Available data:
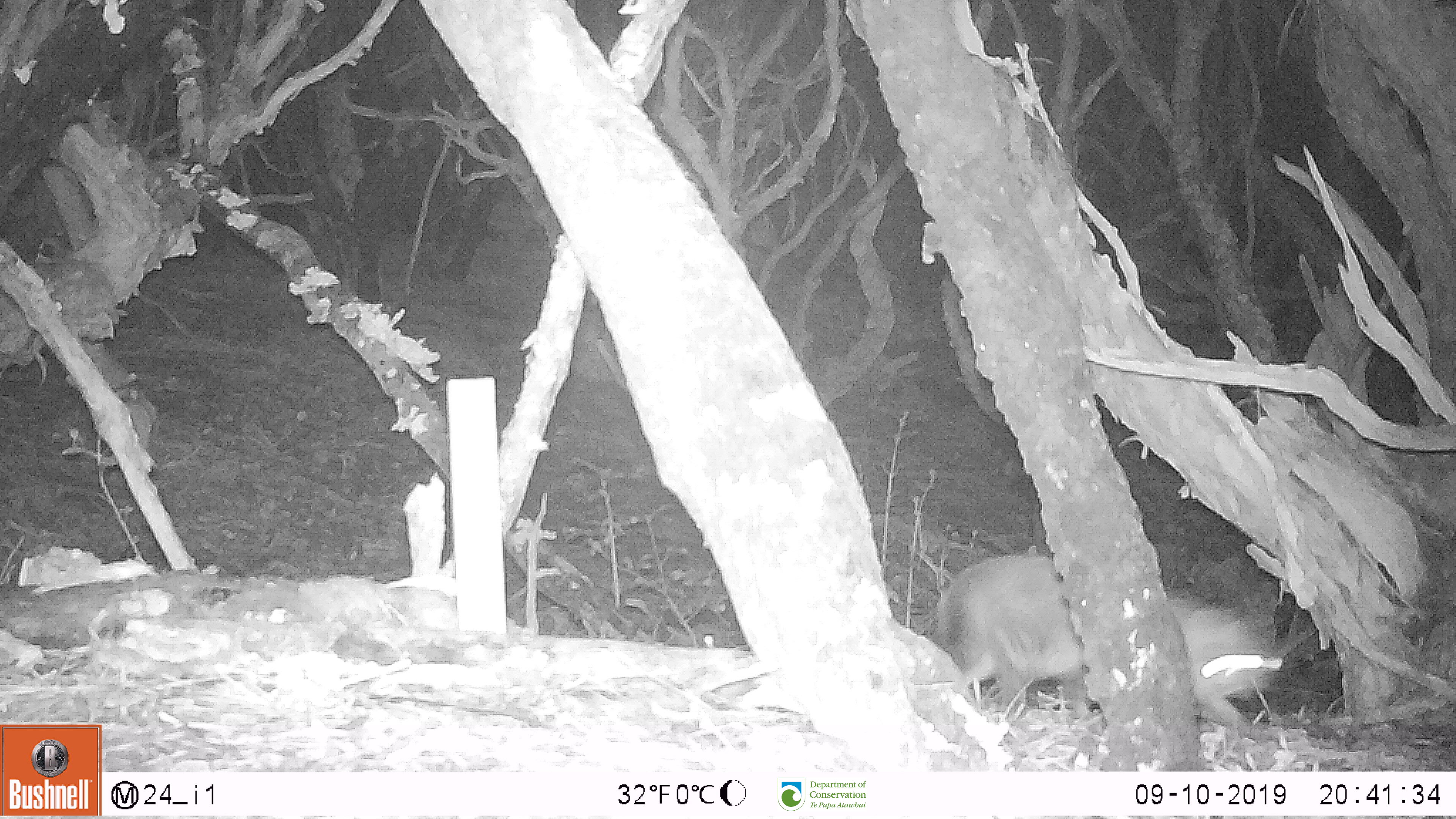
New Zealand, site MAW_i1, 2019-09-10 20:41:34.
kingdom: Animalia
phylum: Chordata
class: Mammalia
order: Carnivora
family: Felidae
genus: Felis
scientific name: Felis catus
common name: domestic cat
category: cat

What you need to do:
Every entry above needs to be printed again exactly, with its pictures left out.

Answer space:
New Zealand, site MAW_i1, 2019-09-10 20:41:34.
kingdom: Animalia
phylum: Chordata
class: Mammalia
order: Carnivora
family: Felidae
genus: Felis
scientific name: Felis catus
common name: domestic cat
category: cat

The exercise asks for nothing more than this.